====== Page text ======

20160222-willhill-odds

My affinity for betting markets is not only down to the fact that I believe they offer a good way to bet or speculate on the final Brexit outcome, but more importantly, because recent research shows that the predictive ability of these markets far exceeds the value of polls. A recent study (2015) conducted by Leighton Vaughan Williams and J. James Reade, published at the Journal of Forecasting, shows evidence supporting that view. Polls are less biased but much less precise than bookmakers and betting exchanges are. In particular, when the election (or the referendum) approaches its final day, the dominance of betting markets is supreme. This all means that a Master Investor would most likely disregard polls and follow the Betfair website to gauge the current trend instead.

Why is all this important?

All this wouldn’t be important were it not for the current abysmal difference between the probabilities reflected in polls and those reflected in bookmaker odds. A recent poll of polls published by the newspaper The Telegraph shows “stay-leave” probabilities around 54%:46%. Keeping in mind that 20% of the voters are still undecided, these results reflect a tough call on the final outcome. But the same is not reflected in betting markets. The following table summarises a few odds taken from Betfair, William Hill and Bet365:

20160222-brexit-predictive

The odds on offer for a “stay” outcome are lower than 1.50, while the odds for the “leave” option are as high as 3.00. When these odds are converted into true probabilities, we come up with “stay-leave” probabilities around (34%:66%). That is a huge difference to the probabilities reflected in polls! *

Who to believe?

======

Exercise objective: Please copy the Brexit odds passage word for word from "20160222-willhill-odds" to "all this important?". Work only from the Brexit odds passage.

====== Information given ======

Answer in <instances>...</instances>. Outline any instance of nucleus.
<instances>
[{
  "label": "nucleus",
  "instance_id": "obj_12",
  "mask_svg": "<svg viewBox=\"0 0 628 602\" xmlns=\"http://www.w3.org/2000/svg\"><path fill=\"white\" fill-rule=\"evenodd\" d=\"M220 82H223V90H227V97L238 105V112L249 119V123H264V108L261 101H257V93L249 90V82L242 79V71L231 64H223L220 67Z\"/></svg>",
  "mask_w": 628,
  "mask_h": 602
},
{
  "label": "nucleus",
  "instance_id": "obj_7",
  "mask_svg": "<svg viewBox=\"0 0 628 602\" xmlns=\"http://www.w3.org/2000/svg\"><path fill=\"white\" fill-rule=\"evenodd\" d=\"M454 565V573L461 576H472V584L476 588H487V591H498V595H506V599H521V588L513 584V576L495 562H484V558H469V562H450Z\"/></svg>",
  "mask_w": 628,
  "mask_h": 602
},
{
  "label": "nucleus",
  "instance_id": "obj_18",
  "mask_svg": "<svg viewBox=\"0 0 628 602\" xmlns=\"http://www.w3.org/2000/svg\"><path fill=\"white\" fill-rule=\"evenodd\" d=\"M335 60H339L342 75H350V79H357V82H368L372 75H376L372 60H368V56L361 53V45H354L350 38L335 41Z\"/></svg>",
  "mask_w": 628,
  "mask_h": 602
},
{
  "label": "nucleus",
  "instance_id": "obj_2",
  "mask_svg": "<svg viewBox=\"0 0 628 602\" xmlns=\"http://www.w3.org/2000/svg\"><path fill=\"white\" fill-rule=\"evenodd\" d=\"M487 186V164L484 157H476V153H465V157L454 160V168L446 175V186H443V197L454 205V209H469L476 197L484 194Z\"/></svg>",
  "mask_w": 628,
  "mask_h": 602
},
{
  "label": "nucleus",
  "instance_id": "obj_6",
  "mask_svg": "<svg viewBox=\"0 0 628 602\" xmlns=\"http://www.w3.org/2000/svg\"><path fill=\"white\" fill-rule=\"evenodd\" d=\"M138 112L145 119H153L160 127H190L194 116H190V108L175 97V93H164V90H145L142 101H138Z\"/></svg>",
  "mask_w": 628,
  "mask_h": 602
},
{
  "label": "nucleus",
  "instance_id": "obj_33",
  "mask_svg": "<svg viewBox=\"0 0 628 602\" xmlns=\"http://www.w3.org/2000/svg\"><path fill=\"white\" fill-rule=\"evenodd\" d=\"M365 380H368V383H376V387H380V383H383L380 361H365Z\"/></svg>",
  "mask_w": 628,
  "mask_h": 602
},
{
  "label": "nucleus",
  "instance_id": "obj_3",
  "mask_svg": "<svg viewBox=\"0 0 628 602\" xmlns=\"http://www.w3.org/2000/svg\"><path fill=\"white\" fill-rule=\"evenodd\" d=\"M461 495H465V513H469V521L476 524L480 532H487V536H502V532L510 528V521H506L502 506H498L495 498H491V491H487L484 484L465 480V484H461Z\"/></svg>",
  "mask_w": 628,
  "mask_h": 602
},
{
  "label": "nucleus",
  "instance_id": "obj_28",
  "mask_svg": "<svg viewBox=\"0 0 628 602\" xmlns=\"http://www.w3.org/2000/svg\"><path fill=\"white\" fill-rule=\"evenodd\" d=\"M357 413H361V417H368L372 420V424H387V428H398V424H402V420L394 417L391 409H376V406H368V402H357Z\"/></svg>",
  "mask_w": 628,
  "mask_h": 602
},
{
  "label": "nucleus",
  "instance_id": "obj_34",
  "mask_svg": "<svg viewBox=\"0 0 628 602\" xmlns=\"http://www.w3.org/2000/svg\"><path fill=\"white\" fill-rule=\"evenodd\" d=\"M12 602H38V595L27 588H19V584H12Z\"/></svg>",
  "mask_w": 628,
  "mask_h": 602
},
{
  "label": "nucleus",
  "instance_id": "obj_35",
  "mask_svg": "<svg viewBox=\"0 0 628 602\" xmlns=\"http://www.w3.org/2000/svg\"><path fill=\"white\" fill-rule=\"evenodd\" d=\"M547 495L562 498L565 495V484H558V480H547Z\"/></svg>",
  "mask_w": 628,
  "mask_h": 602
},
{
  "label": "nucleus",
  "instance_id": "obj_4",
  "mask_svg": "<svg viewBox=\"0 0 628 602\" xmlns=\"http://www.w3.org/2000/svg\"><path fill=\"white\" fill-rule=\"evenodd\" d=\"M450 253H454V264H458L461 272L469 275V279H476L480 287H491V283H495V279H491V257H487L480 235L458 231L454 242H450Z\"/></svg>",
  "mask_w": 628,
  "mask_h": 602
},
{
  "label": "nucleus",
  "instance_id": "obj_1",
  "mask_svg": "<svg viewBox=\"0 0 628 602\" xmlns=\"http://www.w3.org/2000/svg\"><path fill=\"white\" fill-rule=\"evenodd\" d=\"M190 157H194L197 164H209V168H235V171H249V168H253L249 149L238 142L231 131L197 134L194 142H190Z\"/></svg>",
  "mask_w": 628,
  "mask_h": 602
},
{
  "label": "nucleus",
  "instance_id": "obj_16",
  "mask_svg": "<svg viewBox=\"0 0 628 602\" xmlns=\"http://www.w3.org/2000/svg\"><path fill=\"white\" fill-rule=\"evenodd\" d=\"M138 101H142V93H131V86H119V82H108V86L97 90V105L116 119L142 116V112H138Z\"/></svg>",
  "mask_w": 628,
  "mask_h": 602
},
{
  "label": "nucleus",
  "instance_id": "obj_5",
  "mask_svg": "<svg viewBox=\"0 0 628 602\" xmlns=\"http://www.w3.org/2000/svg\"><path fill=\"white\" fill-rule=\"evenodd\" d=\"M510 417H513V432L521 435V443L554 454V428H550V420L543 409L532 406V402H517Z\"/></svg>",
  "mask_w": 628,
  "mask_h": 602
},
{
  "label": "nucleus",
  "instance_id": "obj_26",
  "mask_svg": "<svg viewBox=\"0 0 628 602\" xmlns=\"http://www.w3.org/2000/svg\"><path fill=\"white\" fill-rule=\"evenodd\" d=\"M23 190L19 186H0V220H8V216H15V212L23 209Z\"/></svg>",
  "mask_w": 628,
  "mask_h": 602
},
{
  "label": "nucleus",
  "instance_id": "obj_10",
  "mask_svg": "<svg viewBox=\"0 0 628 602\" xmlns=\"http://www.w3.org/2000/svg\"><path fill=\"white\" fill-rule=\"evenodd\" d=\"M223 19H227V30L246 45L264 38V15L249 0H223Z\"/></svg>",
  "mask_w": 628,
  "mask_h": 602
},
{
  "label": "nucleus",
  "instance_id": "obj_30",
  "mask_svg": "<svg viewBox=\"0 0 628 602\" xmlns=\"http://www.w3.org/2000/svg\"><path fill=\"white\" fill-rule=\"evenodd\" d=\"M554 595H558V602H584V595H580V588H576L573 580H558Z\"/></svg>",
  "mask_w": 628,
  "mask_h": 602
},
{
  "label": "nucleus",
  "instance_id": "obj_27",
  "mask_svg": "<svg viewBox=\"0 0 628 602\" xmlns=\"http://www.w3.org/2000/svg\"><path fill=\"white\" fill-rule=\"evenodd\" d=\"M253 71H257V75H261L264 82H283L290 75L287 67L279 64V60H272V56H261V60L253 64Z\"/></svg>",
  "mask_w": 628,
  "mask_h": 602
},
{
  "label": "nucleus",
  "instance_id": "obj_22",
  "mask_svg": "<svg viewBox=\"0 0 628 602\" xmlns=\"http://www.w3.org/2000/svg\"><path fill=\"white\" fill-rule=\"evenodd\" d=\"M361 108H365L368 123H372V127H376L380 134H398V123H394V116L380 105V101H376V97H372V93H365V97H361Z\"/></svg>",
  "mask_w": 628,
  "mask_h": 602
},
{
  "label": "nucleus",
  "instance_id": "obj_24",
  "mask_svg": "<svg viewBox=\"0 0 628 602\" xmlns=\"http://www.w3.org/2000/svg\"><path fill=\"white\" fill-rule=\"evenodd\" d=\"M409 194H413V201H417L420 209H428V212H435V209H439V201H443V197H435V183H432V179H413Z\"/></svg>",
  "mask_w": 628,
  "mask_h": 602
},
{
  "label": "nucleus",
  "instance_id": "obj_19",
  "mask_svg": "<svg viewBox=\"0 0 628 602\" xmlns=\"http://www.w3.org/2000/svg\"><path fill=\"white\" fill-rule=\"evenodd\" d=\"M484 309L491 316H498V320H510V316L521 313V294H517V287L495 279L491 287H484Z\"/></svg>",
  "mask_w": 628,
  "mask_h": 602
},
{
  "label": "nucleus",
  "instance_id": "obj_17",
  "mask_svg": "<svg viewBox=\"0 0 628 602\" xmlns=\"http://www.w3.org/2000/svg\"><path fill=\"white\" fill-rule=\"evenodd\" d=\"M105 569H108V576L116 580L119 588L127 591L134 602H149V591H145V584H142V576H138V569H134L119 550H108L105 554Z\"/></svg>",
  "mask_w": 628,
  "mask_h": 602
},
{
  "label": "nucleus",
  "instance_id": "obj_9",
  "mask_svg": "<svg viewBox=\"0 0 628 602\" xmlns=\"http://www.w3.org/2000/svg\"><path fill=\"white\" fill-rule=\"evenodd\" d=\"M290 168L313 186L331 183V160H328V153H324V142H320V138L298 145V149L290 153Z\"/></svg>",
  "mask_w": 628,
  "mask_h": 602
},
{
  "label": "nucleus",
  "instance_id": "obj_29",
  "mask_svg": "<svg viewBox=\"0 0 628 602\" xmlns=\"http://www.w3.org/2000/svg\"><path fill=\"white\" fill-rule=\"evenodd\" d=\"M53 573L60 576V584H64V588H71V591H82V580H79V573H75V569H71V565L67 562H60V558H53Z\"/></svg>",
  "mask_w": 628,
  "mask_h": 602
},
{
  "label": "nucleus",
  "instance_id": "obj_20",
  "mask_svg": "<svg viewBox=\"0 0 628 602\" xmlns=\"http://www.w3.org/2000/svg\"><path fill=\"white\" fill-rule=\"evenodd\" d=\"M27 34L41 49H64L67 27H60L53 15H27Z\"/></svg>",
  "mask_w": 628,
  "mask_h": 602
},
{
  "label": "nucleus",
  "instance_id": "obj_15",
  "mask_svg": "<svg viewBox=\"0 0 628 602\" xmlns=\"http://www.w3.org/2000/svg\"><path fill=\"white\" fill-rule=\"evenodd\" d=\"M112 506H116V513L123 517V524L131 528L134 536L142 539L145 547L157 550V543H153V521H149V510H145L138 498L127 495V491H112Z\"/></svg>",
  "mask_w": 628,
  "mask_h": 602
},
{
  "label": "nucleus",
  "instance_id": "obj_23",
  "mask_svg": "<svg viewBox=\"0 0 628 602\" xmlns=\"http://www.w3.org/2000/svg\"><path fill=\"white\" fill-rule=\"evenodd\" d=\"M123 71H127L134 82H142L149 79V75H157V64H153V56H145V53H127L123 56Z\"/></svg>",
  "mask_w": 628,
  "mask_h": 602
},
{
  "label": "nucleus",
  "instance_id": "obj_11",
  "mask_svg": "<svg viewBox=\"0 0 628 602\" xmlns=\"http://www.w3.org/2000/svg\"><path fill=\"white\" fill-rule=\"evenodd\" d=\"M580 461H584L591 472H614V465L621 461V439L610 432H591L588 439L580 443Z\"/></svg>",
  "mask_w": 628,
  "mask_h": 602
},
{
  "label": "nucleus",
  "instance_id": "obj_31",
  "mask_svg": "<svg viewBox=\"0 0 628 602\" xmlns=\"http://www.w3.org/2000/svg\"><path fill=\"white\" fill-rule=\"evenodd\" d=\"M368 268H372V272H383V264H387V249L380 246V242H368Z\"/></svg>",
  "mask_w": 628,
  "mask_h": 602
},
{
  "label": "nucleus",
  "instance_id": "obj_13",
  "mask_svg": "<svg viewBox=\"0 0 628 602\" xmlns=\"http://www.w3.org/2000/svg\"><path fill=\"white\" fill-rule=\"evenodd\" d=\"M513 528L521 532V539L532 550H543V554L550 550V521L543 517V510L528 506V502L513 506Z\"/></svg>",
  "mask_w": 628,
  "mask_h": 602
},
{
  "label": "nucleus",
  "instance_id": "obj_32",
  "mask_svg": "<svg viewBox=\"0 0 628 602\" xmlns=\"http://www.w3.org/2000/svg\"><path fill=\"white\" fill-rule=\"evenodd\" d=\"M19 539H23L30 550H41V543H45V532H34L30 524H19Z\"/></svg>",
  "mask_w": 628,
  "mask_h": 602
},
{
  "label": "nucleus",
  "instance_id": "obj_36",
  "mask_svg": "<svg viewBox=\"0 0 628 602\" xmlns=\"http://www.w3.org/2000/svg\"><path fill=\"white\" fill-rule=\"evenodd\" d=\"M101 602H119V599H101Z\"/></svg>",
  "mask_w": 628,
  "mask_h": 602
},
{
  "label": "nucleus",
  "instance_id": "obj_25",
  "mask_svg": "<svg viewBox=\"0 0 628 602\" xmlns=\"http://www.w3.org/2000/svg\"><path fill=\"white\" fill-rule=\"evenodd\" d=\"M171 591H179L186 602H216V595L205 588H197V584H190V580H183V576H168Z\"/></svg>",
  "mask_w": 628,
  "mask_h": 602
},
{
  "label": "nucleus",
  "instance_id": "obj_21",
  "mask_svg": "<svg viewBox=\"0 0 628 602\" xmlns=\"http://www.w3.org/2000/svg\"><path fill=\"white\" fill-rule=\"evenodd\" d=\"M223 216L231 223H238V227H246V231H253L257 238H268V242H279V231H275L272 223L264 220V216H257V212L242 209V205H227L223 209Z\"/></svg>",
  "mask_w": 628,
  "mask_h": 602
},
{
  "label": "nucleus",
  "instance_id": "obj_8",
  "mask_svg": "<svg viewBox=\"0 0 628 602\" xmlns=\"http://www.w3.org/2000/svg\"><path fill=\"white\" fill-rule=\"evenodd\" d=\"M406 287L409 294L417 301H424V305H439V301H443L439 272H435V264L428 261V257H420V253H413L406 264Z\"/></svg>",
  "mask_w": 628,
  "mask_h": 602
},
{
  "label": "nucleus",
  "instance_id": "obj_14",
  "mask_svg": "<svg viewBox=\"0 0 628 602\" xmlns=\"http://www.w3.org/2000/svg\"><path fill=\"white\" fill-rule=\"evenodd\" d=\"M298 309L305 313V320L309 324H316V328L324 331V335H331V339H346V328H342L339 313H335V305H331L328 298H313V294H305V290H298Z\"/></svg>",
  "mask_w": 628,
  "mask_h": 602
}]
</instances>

======

Result for this task:
20160222-willhill-odds

My affinity for betting markets is not only down to the fact that I believe they offer a good way to bet or speculate on the final Brexit outcome, but more importantly, because recent research shows that the predictive ability of these markets far exceeds the value of polls. A recent study (2015) conducted by Leighton Vaughan Williams and J. James Reade, published at the Journal of Forecasting, shows evidence supporting that view. Polls are less biased but much less precise than bookmakers and betting exchanges are. In particular, when the election (or the referendum) approaches its final day, the dominance of betting markets is supreme. This all means that a Master Investor would most likely disregard polls and follow the Betfair website to gauge the current trend instead.

Why is all this important?